Is this the most depressed place in England? The UK’s most miserable cities revealed

A survey commissioned by Lenstore reveals just how much of an impact our careers have on our physical and mental health. The results show how we think COVID will affect health and safety in the workplace and what our employers could be doing more of to improve safety. 

Everyone’s working environment is different, whether you’re working behind a desk five days a week or on a building site, we all have the right to feel that our health and safety is taken seriously. 39% of Brits said they are concerned about their mental and physical health being put at risk at work, with respondents taking an average of 3.5 off each year due to an illness caused by their job.

1 in 10 people in the UK have actually taken time off work because of a career-related illness, with stress and anxiety taking the top two positions of reasons why.

The most stressed-out cities

When exploring the impact on our mental health, these are the top three cities whose respondents said their careers cause them the most stress and depression:

Rank Stress Depression 
1 Liverpool – 75% Manchester – 50%
2 Brighton – 50% Plymouth – 50%
3 Bristol – 50% Southampton – 33%

20% of employees from Belfast admitted to taking time off work in the past year due to physical and mental illnesses, followed by Newcastle (17%) and Birmingham (13%).

Glasgow is the top city for employees with the lowest number of sick days caused by their job at 0.5 in the past year. This is then followed by Edinburgh at 1.5 days.

How employers in the UK can improve health and safety in the workplace

23% of the UK believe creating a culture where employees can be open and honest is the best way to improve health and safety at work. This was followed by taking health and safety more seriously (22%).

When looking at 14 different industries, those in the Science and Pharmaceuticals (30%), Legal (24%) and Travel & Transport (22%) industries do not feel their employers take their health seriously.

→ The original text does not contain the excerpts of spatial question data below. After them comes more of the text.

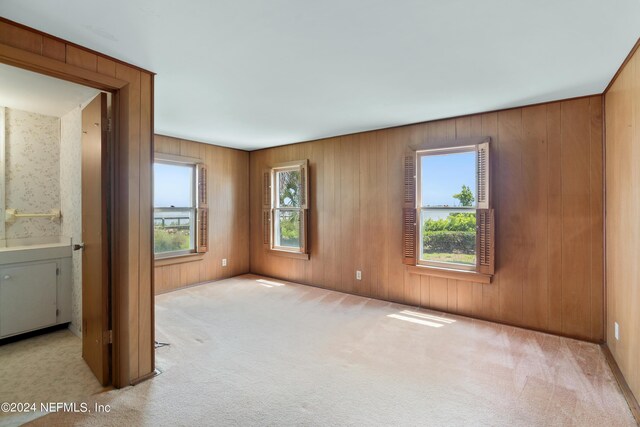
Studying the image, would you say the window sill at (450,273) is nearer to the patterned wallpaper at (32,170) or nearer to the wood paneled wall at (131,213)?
the wood paneled wall at (131,213)

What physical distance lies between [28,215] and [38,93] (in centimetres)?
130

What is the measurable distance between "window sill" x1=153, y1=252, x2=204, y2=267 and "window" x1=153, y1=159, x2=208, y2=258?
0.21ft

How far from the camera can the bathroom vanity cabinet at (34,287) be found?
9.27 feet

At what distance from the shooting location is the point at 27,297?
295cm

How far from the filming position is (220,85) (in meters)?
2.68

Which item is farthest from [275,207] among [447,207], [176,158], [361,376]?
[361,376]

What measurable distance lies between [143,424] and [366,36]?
8.79 feet

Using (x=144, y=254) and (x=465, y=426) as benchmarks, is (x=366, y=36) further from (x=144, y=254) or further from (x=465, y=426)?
(x=465, y=426)

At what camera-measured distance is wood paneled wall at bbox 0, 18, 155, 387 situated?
216 centimetres

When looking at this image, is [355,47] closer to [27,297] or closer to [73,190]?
[73,190]

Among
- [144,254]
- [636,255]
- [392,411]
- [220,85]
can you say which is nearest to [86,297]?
[144,254]

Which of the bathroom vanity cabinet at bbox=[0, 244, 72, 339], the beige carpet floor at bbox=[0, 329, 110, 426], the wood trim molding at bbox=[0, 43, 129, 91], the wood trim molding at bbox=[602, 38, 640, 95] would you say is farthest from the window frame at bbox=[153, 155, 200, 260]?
the wood trim molding at bbox=[602, 38, 640, 95]

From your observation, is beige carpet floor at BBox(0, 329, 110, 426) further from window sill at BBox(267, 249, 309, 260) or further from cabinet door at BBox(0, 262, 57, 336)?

Those who work in Public Services have also admitted to taking an average of 39.8 days off work in the past year due to an illness caused by their job, this was followed by Healthcare workers who have taken 28 days off  – eight times more than the average person.

The impact of COVID-19

As a country, we are faced with unprecedented times, with normality still a long way off. The survey asked respondents how they felt the virus would have an impact on health and safety in the workplace, with 15% saying they think it will actually have a negative effect due to companies taking health and safety to the extreme.

However, 29% did think it may have a positive effect, believing that health and safety will be taken more seriously.